[Start ROWS]

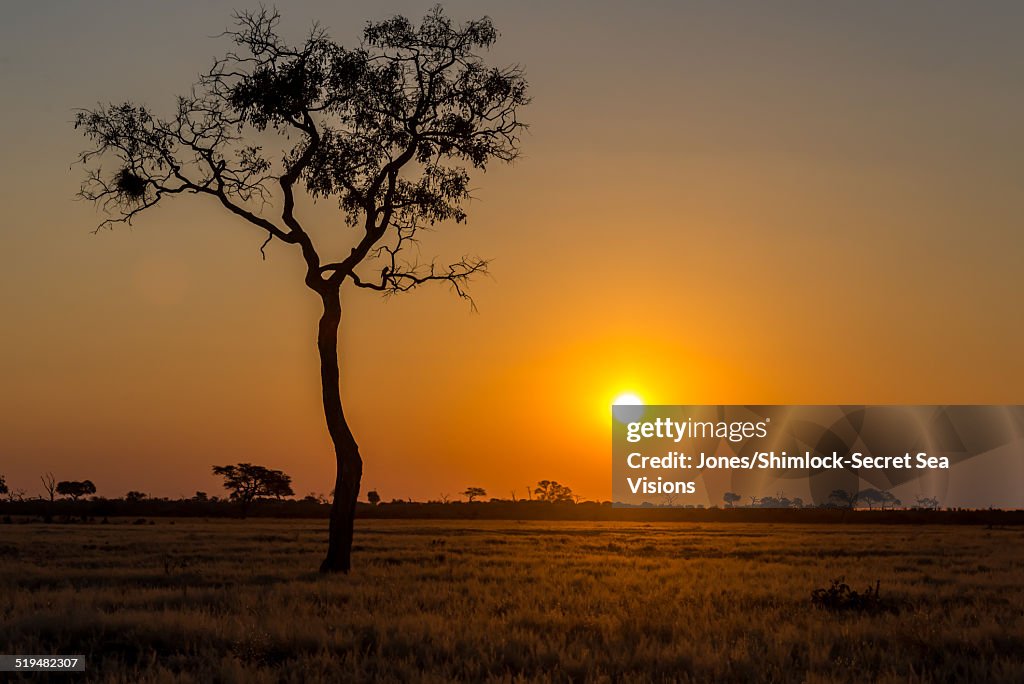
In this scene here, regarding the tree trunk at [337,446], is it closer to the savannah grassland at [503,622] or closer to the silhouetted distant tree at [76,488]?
the savannah grassland at [503,622]

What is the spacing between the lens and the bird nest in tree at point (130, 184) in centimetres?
3194

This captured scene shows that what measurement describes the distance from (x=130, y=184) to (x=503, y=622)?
66.1 feet

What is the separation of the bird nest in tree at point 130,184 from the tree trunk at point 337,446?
6.60 metres

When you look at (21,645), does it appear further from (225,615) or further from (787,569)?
(787,569)

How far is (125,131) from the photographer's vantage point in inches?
1252

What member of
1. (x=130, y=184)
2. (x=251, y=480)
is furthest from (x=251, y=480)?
(x=130, y=184)

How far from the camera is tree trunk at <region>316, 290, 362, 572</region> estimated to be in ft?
95.9

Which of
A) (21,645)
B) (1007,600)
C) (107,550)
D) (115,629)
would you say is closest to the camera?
(21,645)

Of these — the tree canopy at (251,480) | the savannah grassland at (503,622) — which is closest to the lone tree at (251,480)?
the tree canopy at (251,480)

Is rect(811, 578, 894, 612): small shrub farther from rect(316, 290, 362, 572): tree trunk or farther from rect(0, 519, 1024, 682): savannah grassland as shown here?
rect(316, 290, 362, 572): tree trunk

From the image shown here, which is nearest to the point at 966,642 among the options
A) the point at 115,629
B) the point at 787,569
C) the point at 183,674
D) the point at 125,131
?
the point at 183,674

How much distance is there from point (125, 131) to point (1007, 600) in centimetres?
2535

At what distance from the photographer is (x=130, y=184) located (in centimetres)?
3197

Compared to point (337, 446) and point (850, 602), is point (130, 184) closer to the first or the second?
point (337, 446)
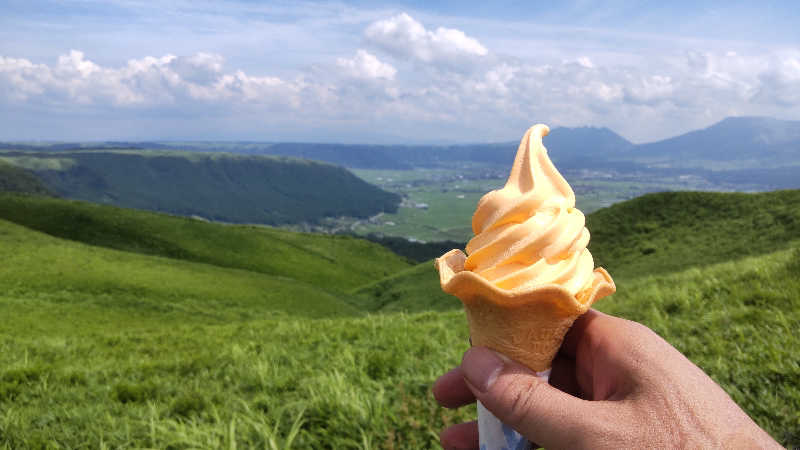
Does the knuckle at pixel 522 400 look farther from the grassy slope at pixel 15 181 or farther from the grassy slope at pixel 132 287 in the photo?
the grassy slope at pixel 15 181

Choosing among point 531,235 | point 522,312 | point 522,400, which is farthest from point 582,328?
point 522,400

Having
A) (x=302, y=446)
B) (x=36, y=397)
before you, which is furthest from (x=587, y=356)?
(x=36, y=397)

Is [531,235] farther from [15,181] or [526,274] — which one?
[15,181]

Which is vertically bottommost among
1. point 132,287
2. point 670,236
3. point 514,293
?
point 132,287

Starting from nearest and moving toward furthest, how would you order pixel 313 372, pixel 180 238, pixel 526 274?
1. pixel 526 274
2. pixel 313 372
3. pixel 180 238

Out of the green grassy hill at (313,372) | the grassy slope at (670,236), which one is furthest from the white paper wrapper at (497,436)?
the grassy slope at (670,236)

[End ROWS]

_EXERCISE DESCRIPTION_. Copy the stretch from the row containing "Is rect(811, 578, 894, 612): small" through the last row, leaving the pictures out of your copy.

_SOLUTION TO THE EXERCISE_.
Is rect(811, 578, 894, 612): small shrub farther from rect(316, 290, 362, 572): tree trunk or farther from rect(0, 519, 1024, 682): savannah grassland as shown here?
rect(316, 290, 362, 572): tree trunk

From the image shown here, which is nearest to the point at 966,642 among the options
A) the point at 115,629
B) the point at 787,569
C) the point at 183,674
D) the point at 125,131
?
the point at 183,674

How much distance is there from point (125, 131) to point (1007, 600) in centimetres?
2535

At what distance from the photographer is (x=130, y=184) located (in centimetres)?
3197

Compared to point (337, 446) and point (850, 602), is point (130, 184) closer to the first or the second?
point (337, 446)
Does the knuckle at pixel 522 400 look farther from the grassy slope at pixel 15 181 or farther from the grassy slope at pixel 132 287 in the photo?
the grassy slope at pixel 15 181

Choosing among point 531,235 | point 522,312 | point 522,400, which is farthest from point 582,328?
point 522,400

Having
A) (x=302, y=446)
B) (x=36, y=397)
before you, which is furthest from (x=587, y=356)?
(x=36, y=397)

Is [531,235] farther from [15,181] or [526,274] — which one?
[15,181]

Which is vertically bottommost among
1. point 132,287
2. point 670,236
3. point 514,293
?
point 132,287

Starting from nearest and moving toward furthest, how would you order pixel 313 372, pixel 180 238, pixel 526 274?
1. pixel 526 274
2. pixel 313 372
3. pixel 180 238

Out of the green grassy hill at (313,372) | the grassy slope at (670,236), which one is furthest from the white paper wrapper at (497,436)?
the grassy slope at (670,236)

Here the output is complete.